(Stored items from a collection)
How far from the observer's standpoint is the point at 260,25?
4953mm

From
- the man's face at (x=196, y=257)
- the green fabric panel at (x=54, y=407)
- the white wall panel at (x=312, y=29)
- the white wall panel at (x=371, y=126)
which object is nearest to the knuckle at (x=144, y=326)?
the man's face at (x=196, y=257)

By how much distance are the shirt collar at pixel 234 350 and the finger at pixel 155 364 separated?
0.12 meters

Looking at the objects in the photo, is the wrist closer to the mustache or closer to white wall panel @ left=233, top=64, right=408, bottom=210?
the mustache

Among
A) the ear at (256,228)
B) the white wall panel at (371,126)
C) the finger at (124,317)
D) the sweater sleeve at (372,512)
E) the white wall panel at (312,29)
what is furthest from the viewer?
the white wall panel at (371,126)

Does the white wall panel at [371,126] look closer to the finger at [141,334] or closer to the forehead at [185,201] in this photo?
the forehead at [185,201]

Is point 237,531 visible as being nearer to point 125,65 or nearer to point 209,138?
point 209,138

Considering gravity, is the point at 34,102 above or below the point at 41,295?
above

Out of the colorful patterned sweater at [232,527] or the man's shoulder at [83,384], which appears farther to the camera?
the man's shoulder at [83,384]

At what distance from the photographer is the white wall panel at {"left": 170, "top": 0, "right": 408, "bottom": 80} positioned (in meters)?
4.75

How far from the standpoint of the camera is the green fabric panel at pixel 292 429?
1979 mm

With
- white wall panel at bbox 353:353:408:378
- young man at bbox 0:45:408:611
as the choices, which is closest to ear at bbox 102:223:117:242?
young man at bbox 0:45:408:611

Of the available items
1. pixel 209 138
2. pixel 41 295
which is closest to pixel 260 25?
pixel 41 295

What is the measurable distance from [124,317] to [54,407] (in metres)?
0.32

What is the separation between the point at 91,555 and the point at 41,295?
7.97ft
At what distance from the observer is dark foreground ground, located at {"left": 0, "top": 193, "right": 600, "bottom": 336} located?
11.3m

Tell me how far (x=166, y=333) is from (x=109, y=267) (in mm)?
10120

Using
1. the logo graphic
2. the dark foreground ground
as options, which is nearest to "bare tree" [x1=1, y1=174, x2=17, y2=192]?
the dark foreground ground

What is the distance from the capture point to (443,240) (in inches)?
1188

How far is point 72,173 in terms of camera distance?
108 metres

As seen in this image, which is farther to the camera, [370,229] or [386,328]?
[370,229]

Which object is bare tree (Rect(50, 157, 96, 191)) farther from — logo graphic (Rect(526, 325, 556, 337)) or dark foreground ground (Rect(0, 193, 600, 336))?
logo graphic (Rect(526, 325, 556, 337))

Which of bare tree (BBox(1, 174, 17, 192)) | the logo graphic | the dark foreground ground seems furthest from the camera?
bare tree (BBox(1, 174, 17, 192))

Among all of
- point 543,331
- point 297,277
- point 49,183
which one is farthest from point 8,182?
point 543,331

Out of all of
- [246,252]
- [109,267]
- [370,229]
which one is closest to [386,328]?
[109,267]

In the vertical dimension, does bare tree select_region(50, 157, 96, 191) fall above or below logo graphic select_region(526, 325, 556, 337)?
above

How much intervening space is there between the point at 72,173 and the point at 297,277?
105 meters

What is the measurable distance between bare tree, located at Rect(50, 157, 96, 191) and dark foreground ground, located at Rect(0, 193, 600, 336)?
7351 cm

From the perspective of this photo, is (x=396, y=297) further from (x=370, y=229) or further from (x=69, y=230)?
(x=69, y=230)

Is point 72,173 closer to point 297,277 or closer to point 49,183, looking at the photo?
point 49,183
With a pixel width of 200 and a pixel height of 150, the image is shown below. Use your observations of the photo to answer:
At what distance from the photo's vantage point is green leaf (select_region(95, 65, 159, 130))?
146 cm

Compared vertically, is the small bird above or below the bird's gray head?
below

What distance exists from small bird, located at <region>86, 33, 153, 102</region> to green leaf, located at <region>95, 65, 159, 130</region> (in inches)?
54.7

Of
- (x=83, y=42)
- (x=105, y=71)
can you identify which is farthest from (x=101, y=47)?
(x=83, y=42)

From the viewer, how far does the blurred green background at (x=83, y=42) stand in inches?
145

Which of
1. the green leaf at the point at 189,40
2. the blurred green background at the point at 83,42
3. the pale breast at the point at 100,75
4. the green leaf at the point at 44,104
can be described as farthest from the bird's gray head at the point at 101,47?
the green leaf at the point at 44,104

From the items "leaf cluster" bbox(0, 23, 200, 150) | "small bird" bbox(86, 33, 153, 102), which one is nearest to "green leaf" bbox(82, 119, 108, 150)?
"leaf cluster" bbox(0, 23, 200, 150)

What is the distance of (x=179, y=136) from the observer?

_WHAT YOU NEED TO DO:_
Take the lines above and print them exactly.

_IN RESPONSE:_
How far from the observer's standpoint is the point at 260,25?
4953mm

From
- the man's face at (x=196, y=257)
- the green fabric panel at (x=54, y=407)
- the white wall panel at (x=312, y=29)
- the white wall panel at (x=371, y=126)
which object is nearest to the knuckle at (x=144, y=326)?
the man's face at (x=196, y=257)

By how much distance are the shirt collar at pixel 234 350 and the finger at pixel 155 364 separated?
0.12 meters

Looking at the objects in the photo, is the wrist closer to the mustache or closer to white wall panel @ left=233, top=64, right=408, bottom=210?
the mustache

Among
A) the ear at (256,228)
B) the white wall panel at (371,126)
C) the finger at (124,317)
D) the sweater sleeve at (372,512)
E) the white wall panel at (312,29)
what is furthest from the viewer?
the white wall panel at (371,126)

Does the white wall panel at [371,126] look closer to the finger at [141,334] or closer to the forehead at [185,201] in this photo?
the forehead at [185,201]

Is point 237,531 visible as being nearer to point 125,65 or nearer to point 209,138?
point 209,138

Considering gravity, is the point at 34,102 above or below the point at 41,295?
above

Out of the colorful patterned sweater at [232,527] or the man's shoulder at [83,384], which appears farther to the camera?
the man's shoulder at [83,384]

At what distance from the photographer is the white wall panel at {"left": 170, "top": 0, "right": 408, "bottom": 80} positioned (in meters)?
4.75

How far from the standpoint of the camera is the green fabric panel at pixel 292 429?
1979 mm

With
- white wall panel at bbox 353:353:408:378
- young man at bbox 0:45:408:611
as the choices, which is closest to ear at bbox 102:223:117:242?
young man at bbox 0:45:408:611

Of the available items
1. pixel 209 138
2. pixel 41 295
which is closest to pixel 260 25?
pixel 41 295

What is the measurable distance from [124,317] to [54,407] (in metres)?
0.32

What is the separation between the point at 91,555 and the point at 41,295?
7.97ft
At what distance from the observer is dark foreground ground, located at {"left": 0, "top": 193, "right": 600, "bottom": 336} located?
11.3m

Tell me how far (x=166, y=333) is from (x=109, y=267) (in mm)?
10120

Using
1. the logo graphic
2. the dark foreground ground
as options, which is nearest to "bare tree" [x1=1, y1=174, x2=17, y2=192]?
the dark foreground ground

What is the distance from the capture point to (443,240) (in inches)?
1188

How far is point 72,173 in terms of camera distance?
108 metres

As seen in this image, which is farther to the camera, [370,229] or [386,328]?
[370,229]

Which object is bare tree (Rect(50, 157, 96, 191)) farther from — logo graphic (Rect(526, 325, 556, 337)) or dark foreground ground (Rect(0, 193, 600, 336))?
logo graphic (Rect(526, 325, 556, 337))

Which of bare tree (BBox(1, 174, 17, 192)) | the logo graphic | the dark foreground ground seems furthest from the camera?
bare tree (BBox(1, 174, 17, 192))

Among all of
- point 543,331
- point 297,277
- point 49,183
which one is farthest from point 8,182?
point 543,331

Out of all of
- [246,252]
- [109,267]
- [370,229]
which one is closest to [386,328]?
[109,267]

In the vertical dimension, does bare tree select_region(50, 157, 96, 191) fall above or below logo graphic select_region(526, 325, 556, 337)?
above

How much intervening space is there between the point at 72,173 and the point at 297,277?
105 meters

What is the measurable distance between bare tree, located at Rect(50, 157, 96, 191) and dark foreground ground, located at Rect(0, 193, 600, 336)?
7351 cm

From the perspective of this photo, is (x=396, y=297) further from (x=370, y=229) or further from (x=69, y=230)?
(x=69, y=230)

Is point 72,173 closer to point 297,277 or closer to point 49,183, looking at the photo?
point 49,183
With a pixel width of 200 and a pixel height of 150, the image is shown below. Use your observations of the photo to answer:
At what distance from the photo's vantage point is green leaf (select_region(95, 65, 159, 130))?
146 cm

Compared vertically, is the small bird above or below the bird's gray head?
below

What distance exists from small bird, located at <region>86, 33, 153, 102</region> to green leaf, located at <region>95, 65, 159, 130</region> (in inches)?
54.7

Of
- (x=83, y=42)
- (x=105, y=71)
can you identify which is farthest from (x=101, y=47)?
(x=83, y=42)

From the viewer, how far does the blurred green background at (x=83, y=42) stand in inches?
145

Which of
1. the green leaf at the point at 189,40
2. the blurred green background at the point at 83,42
3. the pale breast at the point at 100,75
4. the green leaf at the point at 44,104
can be described as farthest from the bird's gray head at the point at 101,47?
the green leaf at the point at 44,104

From the items "leaf cluster" bbox(0, 23, 200, 150) | "small bird" bbox(86, 33, 153, 102), which one is nearest to "green leaf" bbox(82, 119, 108, 150)?
"leaf cluster" bbox(0, 23, 200, 150)

What is the distance of (x=179, y=136) from the observer?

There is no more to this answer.